Shakespeare’s Macbeth, Act II

Act II appears to be very tense with a lot of foreshadowing and anticipation. Lady Macbeth hears owls and crickets cry minutes before the king Duncan’s violent death. Often in literature owls are used to represent a bad omen. Macbeth commits the murder as planned but it doesn’t go as smoothly as Lady Macbeth expects. Apparently disturbed after committing the sin against God, Macbeth is unable to say “Amen” at the end of the prayer. He hears two people next to the king’s chamber say a prayer and prays along with them but as they finish it with “Amen”, Macbeth simply cannot say the word. Macbeth explains the situation in following words,

“One cried ‘God bless us,’ and ‘Amen’ the other,

As they had seen me with these hangman’s hands.

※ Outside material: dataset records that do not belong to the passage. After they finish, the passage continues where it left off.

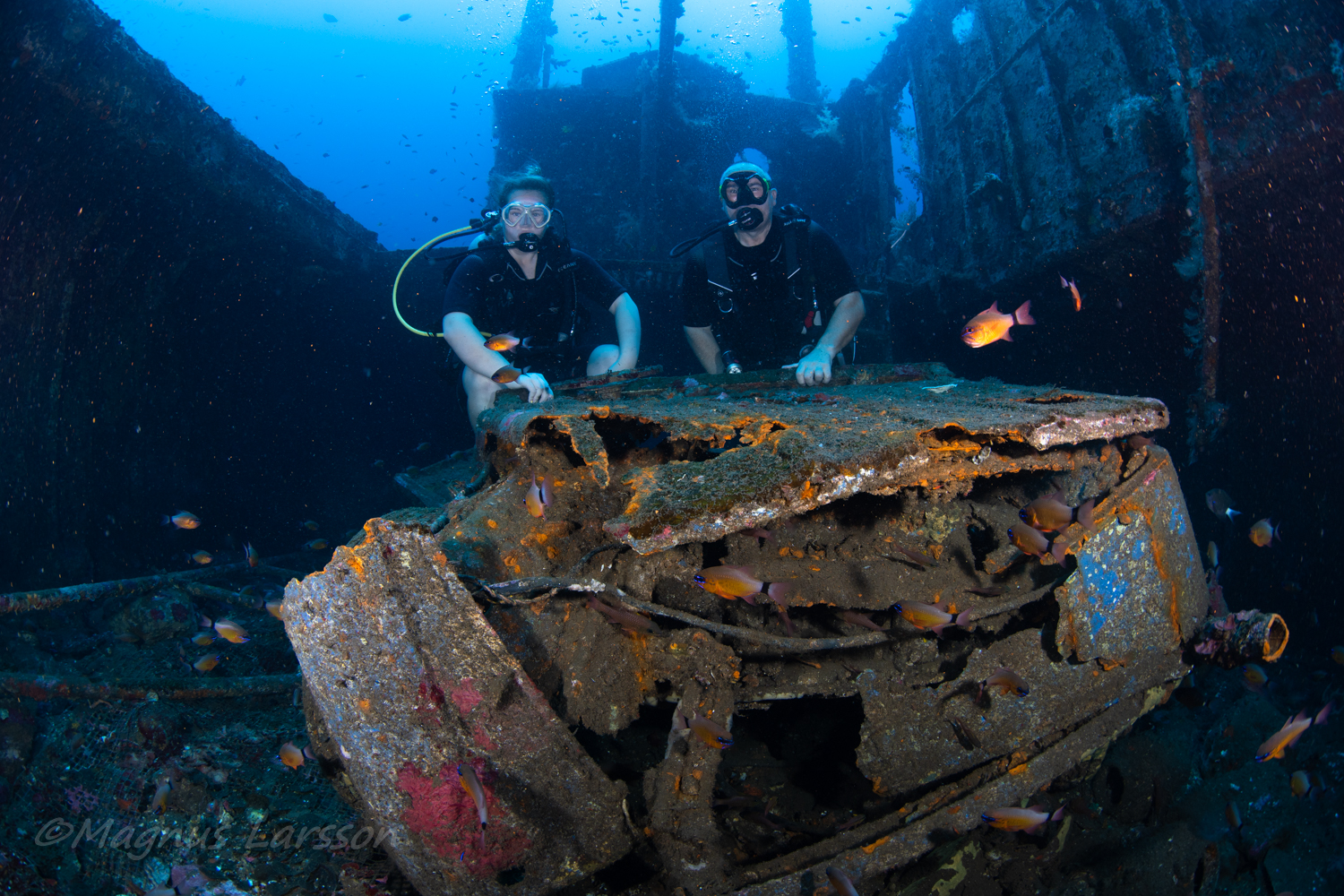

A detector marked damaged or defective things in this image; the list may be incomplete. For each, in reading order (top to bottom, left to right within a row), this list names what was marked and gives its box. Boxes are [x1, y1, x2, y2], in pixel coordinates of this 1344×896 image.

rusted metal structure [280, 365, 1269, 896]
rusted pipe [1193, 609, 1285, 666]
rusted pipe [2, 671, 302, 698]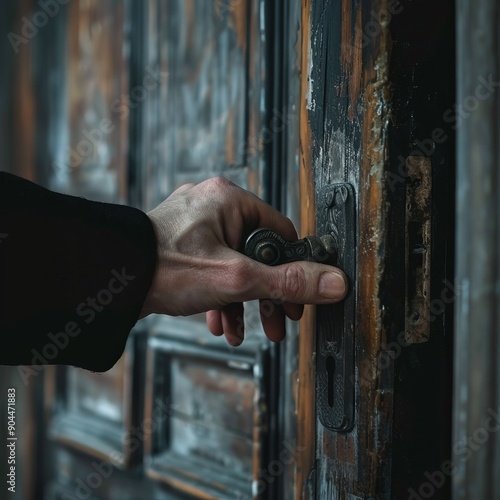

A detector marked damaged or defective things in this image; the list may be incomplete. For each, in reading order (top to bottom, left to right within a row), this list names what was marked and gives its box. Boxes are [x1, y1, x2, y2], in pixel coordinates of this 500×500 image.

rust stain [229, 0, 247, 50]
rust stain [296, 0, 316, 500]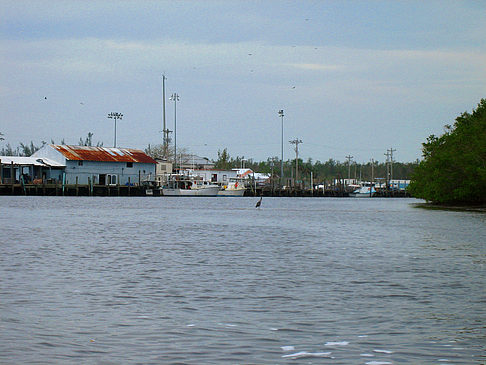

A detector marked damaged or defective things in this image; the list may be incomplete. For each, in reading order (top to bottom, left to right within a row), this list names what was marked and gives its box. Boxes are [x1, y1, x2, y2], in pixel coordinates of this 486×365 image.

rusty metal roof [53, 144, 156, 163]
red rust roof [53, 144, 156, 163]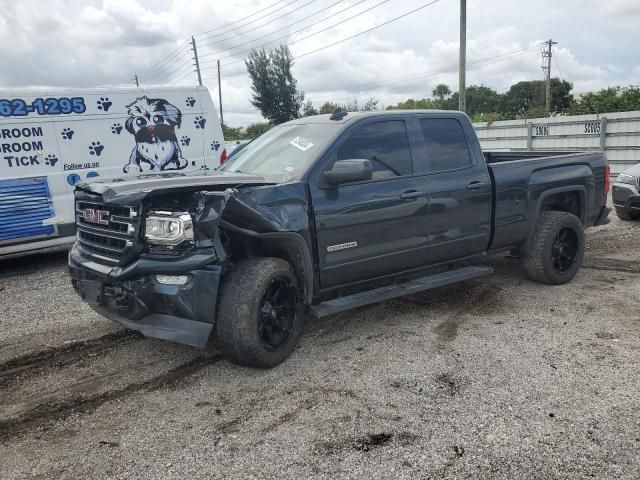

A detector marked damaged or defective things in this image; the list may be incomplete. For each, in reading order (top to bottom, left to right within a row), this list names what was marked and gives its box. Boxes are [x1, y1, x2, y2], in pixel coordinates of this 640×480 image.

shattered headlight [144, 211, 192, 246]
damaged gmc sierra [69, 110, 608, 366]
crumpled front bumper [68, 246, 221, 346]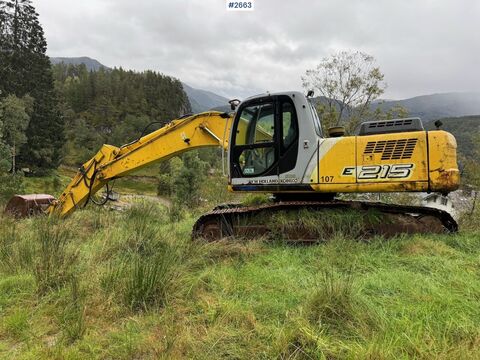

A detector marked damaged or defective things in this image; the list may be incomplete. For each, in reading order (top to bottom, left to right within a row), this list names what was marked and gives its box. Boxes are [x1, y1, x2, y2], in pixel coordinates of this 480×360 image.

rusty metal object [4, 194, 54, 217]
rusty barrel [3, 194, 55, 217]
rusty metal object [191, 200, 458, 242]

Listening their fear, I could not say ‘Amen’

When they did say ‘God bless us.’”

The reason why Macbeth feels the way he does is because he understands the proportions of his horrific deed and is aware of its consequences. He has a guilty conscience. He is aware that his hands are stained with blood forever and he won’t find peace ever again. Soon after murdering the king, Macbeth starts hearing voices. One of them professes that,

“Glamis hath murdered sleep, and therefore Cawdor

Shall sleep no more. Macbeth shall sleep no more”.

Macbeth’s ultimate sin can never be forgiven and he is deeply aware of it. However, Lady Macbeth’s horrific comments reveal that she thinks of the murder in a very superficial way. She thinks it is enough to wash the blood off his hands for Macbeth to forget about the murder. Some of her comments make the blood in the reader freeze! For example, when she says,

“Confounds us. Hark! I laid their daggers ready;

He could not miss ’em. Had he not resembled

My father as he slept, I had done’t.”

This is the first time that the reader has a chance to hear anything remotely sensitive said or done by Lady Macbeth. She is ready to kill the king but his resemblance to her father prevents her from doing so. Even though she appears incapable of feeling love for anyone, she must love her father.

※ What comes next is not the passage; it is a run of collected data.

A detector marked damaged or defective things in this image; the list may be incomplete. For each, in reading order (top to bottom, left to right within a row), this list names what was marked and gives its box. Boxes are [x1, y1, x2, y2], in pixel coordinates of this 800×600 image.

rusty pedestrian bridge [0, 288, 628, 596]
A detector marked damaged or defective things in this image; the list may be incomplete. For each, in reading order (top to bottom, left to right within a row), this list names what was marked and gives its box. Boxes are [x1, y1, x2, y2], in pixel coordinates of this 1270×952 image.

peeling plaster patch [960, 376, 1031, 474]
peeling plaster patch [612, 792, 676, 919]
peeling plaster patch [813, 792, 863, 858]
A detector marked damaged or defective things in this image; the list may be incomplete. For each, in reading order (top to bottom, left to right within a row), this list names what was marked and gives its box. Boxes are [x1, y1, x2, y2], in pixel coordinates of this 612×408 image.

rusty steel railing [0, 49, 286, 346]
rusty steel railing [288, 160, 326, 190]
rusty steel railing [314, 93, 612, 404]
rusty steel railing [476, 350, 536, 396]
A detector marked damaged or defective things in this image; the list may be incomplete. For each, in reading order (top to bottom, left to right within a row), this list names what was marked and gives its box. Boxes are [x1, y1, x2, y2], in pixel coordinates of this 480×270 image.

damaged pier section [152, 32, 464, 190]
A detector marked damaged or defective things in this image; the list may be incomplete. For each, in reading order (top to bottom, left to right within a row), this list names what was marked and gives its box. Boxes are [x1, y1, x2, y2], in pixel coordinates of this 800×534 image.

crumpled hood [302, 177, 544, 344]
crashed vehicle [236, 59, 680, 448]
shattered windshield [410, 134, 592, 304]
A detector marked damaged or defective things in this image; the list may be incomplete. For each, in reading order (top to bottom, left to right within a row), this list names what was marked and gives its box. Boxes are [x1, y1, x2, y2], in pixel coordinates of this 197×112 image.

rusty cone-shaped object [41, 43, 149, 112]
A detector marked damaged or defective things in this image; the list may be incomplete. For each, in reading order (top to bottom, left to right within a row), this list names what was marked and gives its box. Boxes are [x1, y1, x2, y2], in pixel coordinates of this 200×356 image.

Another detail that I would like to mention in this particular act is “knocking”. It reminds me of Edgar Allan Poe’s short story “Tell-tale heart”, where knocking on the door is the beginning of discovery of the murder. The narrator hears the knocking of the policemen. Later on, he hears the clock ticking. In similar manner, knocking in Macbeth is almost like a countdown to the final discovery of the murder.


One response to “Shakespeare’s Macbeth, Act II

  1. I love everything that you write in this post, and I’m so glad that you brought up some of these ideas in class. I’m also glad that you take note of the use of the owl in this piece. Shakespeare strategically places legendary birds throughout this play to help convey meaning–and in some cases, tone. Great job!